06-28-2021 09:20 PM
Hi team,
Looking for a suggestion/enhancement to achieve the below senario. when i read a csv file (it might have \n\r (windows) & \n(unix) ). Who to fix this …
Today I read the file and when I do the bulk load using redshift bulk load snap and the data gets loaded with the \n\r . How can I escape these characters?
When i look at the properties of the snap , i could see the below. but it’s not working.
Solved!

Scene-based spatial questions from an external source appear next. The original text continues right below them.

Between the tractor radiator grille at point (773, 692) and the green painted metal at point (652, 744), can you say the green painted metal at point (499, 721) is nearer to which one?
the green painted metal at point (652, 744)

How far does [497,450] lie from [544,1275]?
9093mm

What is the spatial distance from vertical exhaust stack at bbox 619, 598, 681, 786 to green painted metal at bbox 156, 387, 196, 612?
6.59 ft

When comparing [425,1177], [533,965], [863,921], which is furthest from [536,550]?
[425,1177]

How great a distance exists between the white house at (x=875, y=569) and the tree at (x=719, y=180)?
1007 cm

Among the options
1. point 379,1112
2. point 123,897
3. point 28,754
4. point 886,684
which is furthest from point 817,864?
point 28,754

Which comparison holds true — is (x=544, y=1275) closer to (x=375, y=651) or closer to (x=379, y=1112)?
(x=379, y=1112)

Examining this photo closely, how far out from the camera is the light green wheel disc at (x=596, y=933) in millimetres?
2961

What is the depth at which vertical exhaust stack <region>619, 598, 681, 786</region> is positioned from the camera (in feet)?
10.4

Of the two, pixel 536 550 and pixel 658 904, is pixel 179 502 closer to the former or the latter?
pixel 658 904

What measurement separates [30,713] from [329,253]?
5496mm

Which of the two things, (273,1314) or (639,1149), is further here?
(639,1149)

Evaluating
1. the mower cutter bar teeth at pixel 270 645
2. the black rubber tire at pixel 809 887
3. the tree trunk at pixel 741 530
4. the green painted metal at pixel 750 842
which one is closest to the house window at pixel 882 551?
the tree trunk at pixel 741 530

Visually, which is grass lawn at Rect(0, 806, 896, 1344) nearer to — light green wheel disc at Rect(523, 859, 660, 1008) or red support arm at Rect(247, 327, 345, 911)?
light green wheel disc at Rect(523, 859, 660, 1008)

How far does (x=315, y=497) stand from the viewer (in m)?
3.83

Go to Solution.
07-01-2021 02:38 AM
so … this gave me the solution
$content.contains(‘\r\n’)?
($content.replaceAll(‘\r\n’,‘\n’) && $content.replaceAll(‘\n’,‘’) ) : $content.replaceAll(‘\n’,‘\n’)
06-30-2021 04:39 PM
Here is a community post about stripping line endings; maybe this could be used to normalize embedded EOL characters in your data, such as \r\n -> \n
.
I can research Redshift Bulk Load’s additional options … The COPY command has quite a few options, I see a CSV data format parameter too.
06-30-2021 11:33 PM
Well, thanks for coming back @mbowen … my target is redshift … I will be getting the file from the win / Unix system and blow will be its behaviour
Win
Unix
I am trying to read the csv file irrespective of the system
i am using the blow code for replacing the \r\n – ($content.replaceAll(‘\r\n’,‘\n’) && $content.replaceAll(‘\n’,‘’) )
Problem - when I pass the Unix file it replaces the \n to ‘’ and makes the csv invalid.

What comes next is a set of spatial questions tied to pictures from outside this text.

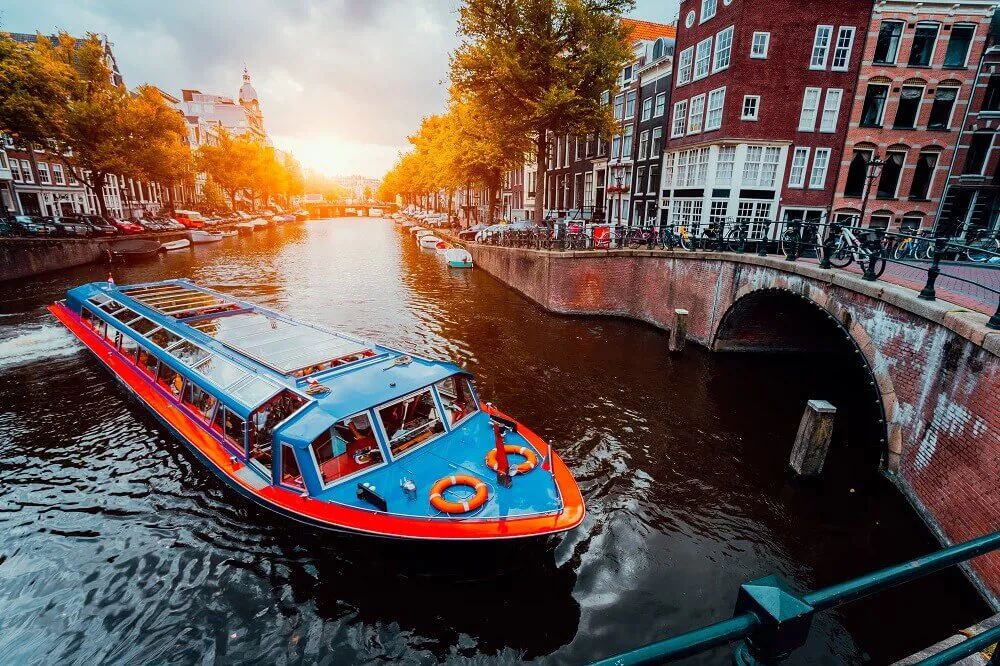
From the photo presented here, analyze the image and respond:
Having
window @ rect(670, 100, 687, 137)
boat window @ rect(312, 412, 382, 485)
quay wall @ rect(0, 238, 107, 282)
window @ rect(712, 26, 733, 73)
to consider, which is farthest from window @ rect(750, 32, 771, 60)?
quay wall @ rect(0, 238, 107, 282)

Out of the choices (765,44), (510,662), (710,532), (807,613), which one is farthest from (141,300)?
(765,44)

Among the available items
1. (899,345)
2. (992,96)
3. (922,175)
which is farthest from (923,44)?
(899,345)

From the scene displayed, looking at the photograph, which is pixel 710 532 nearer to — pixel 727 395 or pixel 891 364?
pixel 891 364

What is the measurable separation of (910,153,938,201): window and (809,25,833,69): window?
7344mm

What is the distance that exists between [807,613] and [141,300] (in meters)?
19.5

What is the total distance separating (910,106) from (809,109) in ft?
16.4

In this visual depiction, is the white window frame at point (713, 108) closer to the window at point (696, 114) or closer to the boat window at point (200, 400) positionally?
the window at point (696, 114)

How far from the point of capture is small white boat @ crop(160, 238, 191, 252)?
42.1 metres

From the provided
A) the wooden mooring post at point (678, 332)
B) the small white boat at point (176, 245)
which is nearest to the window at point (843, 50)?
the wooden mooring post at point (678, 332)

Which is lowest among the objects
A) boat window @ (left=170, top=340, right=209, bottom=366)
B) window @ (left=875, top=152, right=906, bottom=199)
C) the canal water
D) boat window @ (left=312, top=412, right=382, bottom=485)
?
the canal water

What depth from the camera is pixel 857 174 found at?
25.8 metres

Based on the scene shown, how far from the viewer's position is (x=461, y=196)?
75.0m

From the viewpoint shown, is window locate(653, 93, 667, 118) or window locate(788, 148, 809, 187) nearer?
window locate(788, 148, 809, 187)

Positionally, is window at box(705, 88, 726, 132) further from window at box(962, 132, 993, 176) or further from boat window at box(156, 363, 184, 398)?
boat window at box(156, 363, 184, 398)
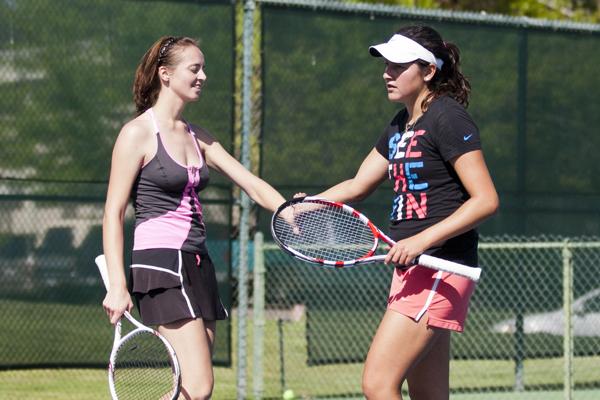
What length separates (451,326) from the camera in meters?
4.59

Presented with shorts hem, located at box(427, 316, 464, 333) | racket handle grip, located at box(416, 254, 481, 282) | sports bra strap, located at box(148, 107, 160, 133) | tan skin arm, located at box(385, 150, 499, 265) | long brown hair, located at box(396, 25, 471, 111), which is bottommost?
shorts hem, located at box(427, 316, 464, 333)

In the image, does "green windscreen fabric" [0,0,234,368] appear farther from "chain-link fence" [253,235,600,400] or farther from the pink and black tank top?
the pink and black tank top

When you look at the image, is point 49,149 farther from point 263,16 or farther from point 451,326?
point 451,326

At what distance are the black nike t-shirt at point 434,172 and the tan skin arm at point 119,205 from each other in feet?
3.25

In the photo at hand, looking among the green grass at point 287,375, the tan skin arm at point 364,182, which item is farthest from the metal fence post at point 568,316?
the tan skin arm at point 364,182

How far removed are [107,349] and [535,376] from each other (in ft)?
10.8

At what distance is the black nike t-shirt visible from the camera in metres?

how to accommodate them both
07-01-2021 02:38 AM
so … this gave me the solution
$content.contains(‘\r\n’)?
($content.replaceAll(‘\r\n’,‘\n’) && $content.replaceAll(‘\n’,‘’) ) : $content.replaceAll(‘\n’,‘\n’)
07-01-2021 05:57 AM
@makeshwar - be cautious using the Binary to Document snap - it will place the entire input file into memory. This is fine if you are dealing with MB size files, but if you get into multiple GB, it is possible to consume a majority of your JVM memory on the snaplex node.
Is it possible to convert the Windows files to Unix before writing to S3? Or have them dropped to a different location so they can be translated to UNIX carriage control prior to loading into Redshift?